Prosthetics through the Ages: From Myth to Practice

Prosthetics through the Ages: From Myth to Practice

Throughout history, mankind has earnestly sought to improve its condition, and that determination is shown clearly in the field of prosthetics. The tragedy of war brought the greatest improvements in prosthetics, so we have courageous wounded veterans to thank for their sacrifices. As a follow up to my previous feature on amputation, we look now at the story of artificial limbs.

In Ancient Mythology

Tezcatlipoca (pronounced teska-tli-pooka) was the Aztec god of creation and revenge. In certain drawings, he is depicted with his right foot gone and a “prosthesis” of obsidian (black volcanic glass) or a bone. The story goes that Tezcatlipoca lost his foot while battling the Earth Monster during creation.

A Celtic Irish god, Nuada, was believed to have lost his left hand in battle. His brother, Dian Chect, the god of healing, made him a hand of silver.

First Written Records

A poem from India, the Rigveda, dated between 3500 and 1800 BC, tells the story of a warrior queen, Vishpala, who loses her leg in battle. She is given a “leg of iron” so that she can return to fight. Around 500 B.C., the Greek historian Herodotus wrote of a prisoner of war, Hegesistratus, who escaped from his bonds by cutting off part of his foot. He fashioned a wooden prosthesis and walked some 30 miles, unfortunately only to be captured and executed. The Roman scholar, Pliny the Elder, wrote of a general who lost a hand in battle between 218 and 210 BC. An iron hand was fashioned for him so he could hold his shield and he, too, returned to battle.

Earliest Practical Prostheses

The Egyptians believed that losing a limb was worse than death and would affect the amputee in the afterlife. They made false body parts out of fiber for burial purposes to “aid” the deceased. However, two extant Egyptian prosthetic toes suggest practical use. The “Greville Chester” toe dates back to 600 B.C. It is made of a mixture of linen, animal glue and tinted plaster. The “Cairo” toe is dated between 950 and 710 B.C. It is made of leather and wood.

To prove that these toes were practical, researchers had replicas made and fitted to two volunteers missing their right big toes. The volunteers walked barefoot and also in imitation Egyptian sandals and their movements were recorded. The prosthetic toes proved to be not only comfortable but also enabled the volunteers to walk with greater ease in sandals. Still wearing the toes but going barefoot, the volunteers’ ability to walk comfortably was greatly diminished. These artificial toes can be seen in the British Museum and at the Egyptian Museum in Cairo.

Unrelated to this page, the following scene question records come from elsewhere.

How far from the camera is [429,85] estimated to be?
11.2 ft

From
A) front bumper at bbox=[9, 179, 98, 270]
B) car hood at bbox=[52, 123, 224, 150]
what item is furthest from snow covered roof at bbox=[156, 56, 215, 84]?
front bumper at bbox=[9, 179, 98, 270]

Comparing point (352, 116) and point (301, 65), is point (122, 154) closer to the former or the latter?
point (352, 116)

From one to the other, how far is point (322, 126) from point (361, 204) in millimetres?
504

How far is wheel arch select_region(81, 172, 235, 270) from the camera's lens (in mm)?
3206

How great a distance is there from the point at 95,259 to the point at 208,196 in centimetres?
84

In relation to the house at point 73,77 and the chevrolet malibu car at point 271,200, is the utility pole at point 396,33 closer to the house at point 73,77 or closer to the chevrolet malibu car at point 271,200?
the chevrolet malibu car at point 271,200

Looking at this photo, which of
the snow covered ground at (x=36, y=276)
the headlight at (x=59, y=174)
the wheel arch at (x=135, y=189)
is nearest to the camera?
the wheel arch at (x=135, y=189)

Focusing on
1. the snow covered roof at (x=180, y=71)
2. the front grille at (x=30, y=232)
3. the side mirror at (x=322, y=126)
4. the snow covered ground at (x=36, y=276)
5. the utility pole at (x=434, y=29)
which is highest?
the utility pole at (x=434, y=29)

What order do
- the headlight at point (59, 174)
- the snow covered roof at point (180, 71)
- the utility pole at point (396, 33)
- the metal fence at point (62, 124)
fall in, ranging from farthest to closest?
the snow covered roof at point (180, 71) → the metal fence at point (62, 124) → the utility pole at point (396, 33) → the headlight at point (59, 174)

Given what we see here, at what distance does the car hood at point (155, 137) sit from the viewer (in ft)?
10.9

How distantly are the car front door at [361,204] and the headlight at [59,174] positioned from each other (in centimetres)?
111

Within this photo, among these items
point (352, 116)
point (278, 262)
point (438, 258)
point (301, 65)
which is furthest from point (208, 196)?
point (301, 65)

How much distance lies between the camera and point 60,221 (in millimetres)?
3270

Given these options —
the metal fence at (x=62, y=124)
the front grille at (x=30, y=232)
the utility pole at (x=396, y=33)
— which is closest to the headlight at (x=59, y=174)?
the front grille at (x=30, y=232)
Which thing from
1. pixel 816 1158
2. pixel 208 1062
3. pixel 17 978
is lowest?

In Capua, Italy, an artificial leg made of bronze and iron with a wooden core was discovered in 1858. It was a below-the-knee prosthetic and dates to about 300 B.C.

During the Renaissance

In 1508, a German solider, Gotz von Berlichingen, lost his right arm in the Battle of Landhut. He could afford to buy two technologically advanced iron arms with locking hand positions. He used his good hand to set a series of springs and releases so he could manipulate the artificial hand.

The surgeon Ambroise Paré, an early pioneer in amputation surgery, also developed prostheses for upper and lower extremities. He invented an above-the-knee device with a kneeling  peg leg, a fixed-position foot, adjustable harness and other engineering features that are still used today. A colleague of Paré’s, a locksmith named Lorrain, developed prostheses made of leather, paper and glue, which replaced the heavy iron limbs of the day. Over the ensuing centuries, many improvements were made in prosthetics, but only the wealthy could afford these highly functional limbs. The poor and working class made do with hand-made devices, repairing them as needed.